## [Task details]
State how many lines in the records hold the word "aureus", giving the number and no other text.

Saved data entries
-------

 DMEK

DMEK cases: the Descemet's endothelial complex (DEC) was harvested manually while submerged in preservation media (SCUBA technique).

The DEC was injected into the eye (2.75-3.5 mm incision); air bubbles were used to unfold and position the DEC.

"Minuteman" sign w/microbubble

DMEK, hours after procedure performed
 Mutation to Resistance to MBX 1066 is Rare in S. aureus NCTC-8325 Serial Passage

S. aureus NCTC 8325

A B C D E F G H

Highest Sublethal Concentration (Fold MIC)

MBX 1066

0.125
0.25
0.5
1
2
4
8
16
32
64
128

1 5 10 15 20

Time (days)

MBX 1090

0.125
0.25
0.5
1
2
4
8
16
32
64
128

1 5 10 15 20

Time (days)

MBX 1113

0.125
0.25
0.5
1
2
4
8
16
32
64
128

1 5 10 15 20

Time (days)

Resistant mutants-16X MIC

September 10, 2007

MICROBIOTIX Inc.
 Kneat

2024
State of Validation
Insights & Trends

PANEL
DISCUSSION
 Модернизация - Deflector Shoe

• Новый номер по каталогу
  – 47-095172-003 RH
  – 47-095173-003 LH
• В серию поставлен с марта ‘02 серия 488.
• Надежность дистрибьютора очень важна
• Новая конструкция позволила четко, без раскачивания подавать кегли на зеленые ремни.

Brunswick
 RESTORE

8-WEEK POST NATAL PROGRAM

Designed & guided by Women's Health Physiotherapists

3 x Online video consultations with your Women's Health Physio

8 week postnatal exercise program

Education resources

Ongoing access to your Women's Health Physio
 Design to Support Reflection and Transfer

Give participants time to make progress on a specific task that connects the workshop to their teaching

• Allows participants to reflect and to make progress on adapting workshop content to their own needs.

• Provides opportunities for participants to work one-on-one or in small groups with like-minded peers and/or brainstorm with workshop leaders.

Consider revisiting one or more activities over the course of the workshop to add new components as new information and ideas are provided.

-------

## [The completed task]
2